Costa quer renovar “geringonça”. Se acontecer, “excelente”, mas pode ser de outra forma

O PS vai falar com todos à esquerda que elegeram, BE, PCP, PEV e Livre e mais o PAN. Costa diz que portugueses “gostaram da geringonça”, mas que houve um reforço do PS e espera mudanças no PCP.

António Costa: "Os portugueses gostaram da geringonça" Público

O apito inicial para as negociações entre o PS e os outros partidos à esquerda foi dado por António Costa nesta noite eleitoral e começam já agora as conversas com o PCP, BE, PEV, mas também com o Livre e com o PAN. Para estas conversas, defende António Costa, o PS parte numa posição de reforço face a 2015, como tinha pedido ao eleitorado: “Os portugueses gostaram da geringonça - é verdade, gostaram mesmo - e desejam a continuidade da actual solução política, agora com um PS mais forte”.

Os socialistas têm agora mais possibilidades de diálogo e mais deputados no Parlamento, o que o faz dizer que vai tentar renovar os acordos e o que procura é uma solução de estabilidade para quatro anos de legislatura, como primeiro plano. Isto, apesar de bater de frente com o que o PCP disse. “Se for possível dessa forma, excelente, se não for possível haveremos de encontrar caminho para assegurar estabilidade”, declarou Costa no discurso que encerrou a noite eleitoral, recusando sempre responder se vai procurar uma solução orçamento a orçamento. Este caminho poderá passar por um segundo cenário, que levaria o PS a procurar entendimentos pontuais, como fez António Guterres. Menos “estável”, como prometeu, mas não impossível, dadas as várias geometrias variáveis que tem à frente.

**Problema proposto A**
Duplique, sem alterações, o trecho da notícia que vai de "Os socialistas têm" a "tem à frente.".
**Problema proposto B**
Segundo a notícia, com que partidos vai o PS falar?
Os dados não têm qualquer papel nisto.

Registos extraídos
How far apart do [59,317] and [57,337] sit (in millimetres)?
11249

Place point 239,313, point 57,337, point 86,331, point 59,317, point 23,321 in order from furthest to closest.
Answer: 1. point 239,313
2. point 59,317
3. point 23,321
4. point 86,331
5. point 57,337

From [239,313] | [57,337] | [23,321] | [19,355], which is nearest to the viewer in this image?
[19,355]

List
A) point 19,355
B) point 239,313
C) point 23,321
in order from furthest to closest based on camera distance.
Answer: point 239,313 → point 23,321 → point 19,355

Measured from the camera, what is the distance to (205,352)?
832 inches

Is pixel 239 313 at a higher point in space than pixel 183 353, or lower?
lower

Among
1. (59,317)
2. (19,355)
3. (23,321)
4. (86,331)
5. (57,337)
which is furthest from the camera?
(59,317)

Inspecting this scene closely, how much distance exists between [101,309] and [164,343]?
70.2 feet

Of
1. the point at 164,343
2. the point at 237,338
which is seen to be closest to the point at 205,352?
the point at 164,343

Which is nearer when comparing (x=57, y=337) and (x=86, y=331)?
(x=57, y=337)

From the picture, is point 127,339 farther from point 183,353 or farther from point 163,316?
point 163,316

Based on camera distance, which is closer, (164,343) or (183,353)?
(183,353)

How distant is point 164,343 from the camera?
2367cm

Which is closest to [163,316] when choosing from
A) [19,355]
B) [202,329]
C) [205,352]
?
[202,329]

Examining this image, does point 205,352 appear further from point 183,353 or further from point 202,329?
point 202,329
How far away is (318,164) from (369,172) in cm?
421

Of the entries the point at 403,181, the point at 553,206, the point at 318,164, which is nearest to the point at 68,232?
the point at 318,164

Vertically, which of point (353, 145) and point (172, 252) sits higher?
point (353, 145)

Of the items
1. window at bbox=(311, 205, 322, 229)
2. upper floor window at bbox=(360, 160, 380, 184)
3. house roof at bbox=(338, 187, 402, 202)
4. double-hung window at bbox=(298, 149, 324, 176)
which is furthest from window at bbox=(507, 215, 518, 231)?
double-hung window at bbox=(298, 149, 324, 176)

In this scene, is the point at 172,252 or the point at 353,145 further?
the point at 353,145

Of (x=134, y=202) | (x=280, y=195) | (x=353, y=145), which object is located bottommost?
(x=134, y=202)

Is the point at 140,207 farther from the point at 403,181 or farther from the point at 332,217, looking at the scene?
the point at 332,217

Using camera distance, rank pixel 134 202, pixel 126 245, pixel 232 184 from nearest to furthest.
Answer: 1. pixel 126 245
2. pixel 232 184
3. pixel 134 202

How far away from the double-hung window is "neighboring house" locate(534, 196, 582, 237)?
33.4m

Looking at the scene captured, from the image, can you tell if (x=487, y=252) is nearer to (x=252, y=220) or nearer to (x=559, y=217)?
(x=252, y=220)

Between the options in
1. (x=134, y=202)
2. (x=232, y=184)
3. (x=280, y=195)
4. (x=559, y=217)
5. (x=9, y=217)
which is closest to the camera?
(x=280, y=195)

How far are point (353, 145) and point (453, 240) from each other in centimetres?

**Resolução do exercício A**
Os socialistas têm agora mais possibilidades de diálogo e mais deputados no Parlamento, o que o faz dizer que vai tentar renovar os acordos e o que procura é uma solução de estabilidade para quatro anos de legislatura, como primeiro plano. Isto, apesar de bater de frente com o que o PCP disse. “Se for possível dessa forma, excelente, se não for possível haveremos de encontrar caminho para assegurar estabilidade”, declarou Costa no discurso que encerrou a noite eleitoral, recusando sempre responder se vai procurar uma solução orçamento a orçamento. Este caminho poderá passar por um segundo cenário, que levaria o PS a procurar entendimentos pontuais, como fez António Guterres. Menos “estável”, como prometeu, mas não impossível, dadas as várias geometrias variáveis que tem à frente.

**Resolução do exercício B**
BE, PCP, PEV, Livre e PAN